First, it takes stock of the ever-increasing development and
diversification of data and digital technologies that security
organisations have at their disposal. Secondly, it examines how
these digital devices have fostered a new direction in which
security agencies primarily conceive of emergencies as so many
risks of the future. Emergency governance has undergone what might
be called an anticipatory turn here, with digitally rendered and
imagined scenes of future contingency becoming cause and
justification for intervention in the here and now. Rather than
scrutinising this turn at its most spectacular heights in the
domains, for instance, of warfare or counter-terrorism, the book
explores the facilitation of risk governance through digital
technologies in a more quotidian incarnation; namely by tracing the
steps that the United Kingdom's Fire and Rescue Service (FRS) take
to govern fire emergencies whose potential has been identified but
have yet to unfold. Delving into the FRS, the book maps out a
digital infrastructure that includes various software,
institutional processes, multiple forms of risk calculation but
also human beings, relations and consciousness and an array of
material spaces in which these things exist. Accentuated here is
how these components assemble to produce projections of future
emergencies on a number of sensorial registers. This infrastructure
is shown, in turn, to inform and shape a catalogue of refined modes
of action through which interventions on future emergencies are
made in the present. Engaging in depth with this infrastructure,
the FRS provides an understanding of risk as a lived relation, risk
as an organisational ethos whose liveliness is founded upon and
reverberates through the relations existing between those people
and things operating in the FRS to make sense of potential fire
emergencies.
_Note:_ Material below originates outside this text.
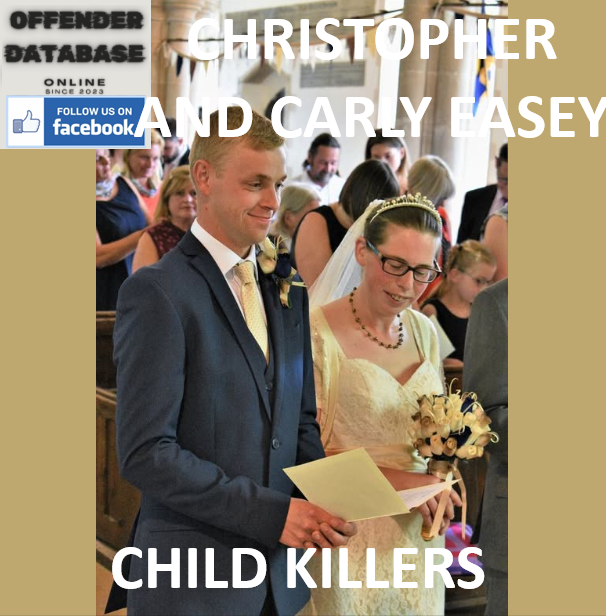 CHRISTOPHER AND CARLY EASEY NORFOLK INFANT DEATH CONVICTIONS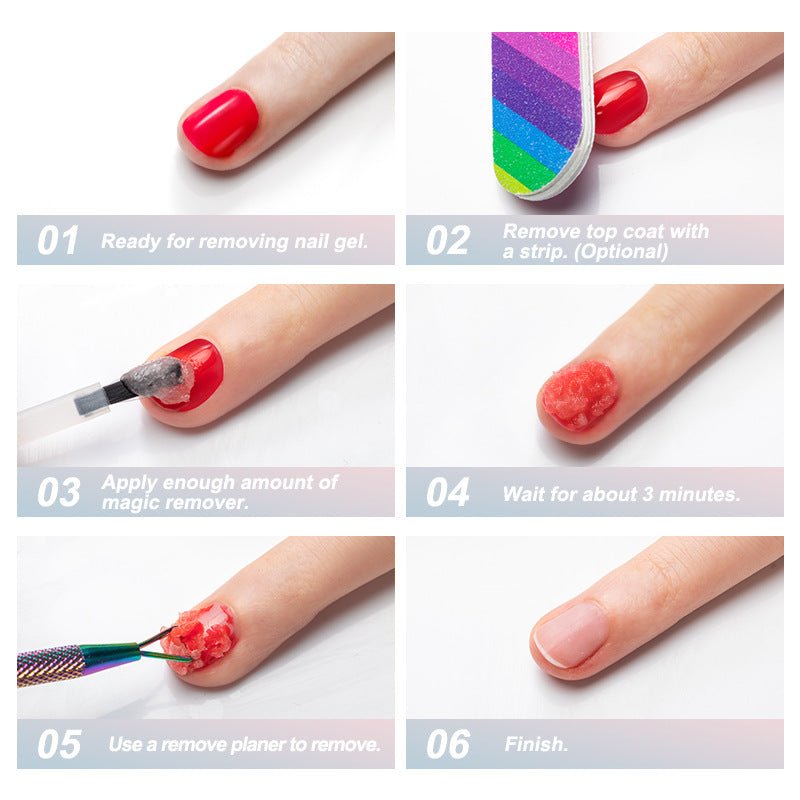 Effortless Nail Polish Remover - 15ml-1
Using the concept of lived relation as a foundation,
the book develops a critical understanding of anticipatory
governance by grasping its resonance with issues emanating in the
wider field of security, showing how security figures as a set of
practices that rely upon and cultivates affective conditions, that
enrols the force of elements like fire into its institutional
arrangement, that draw on an array of knowledges to exercise power
and, in the process, that instantiate new forms of subjectivity.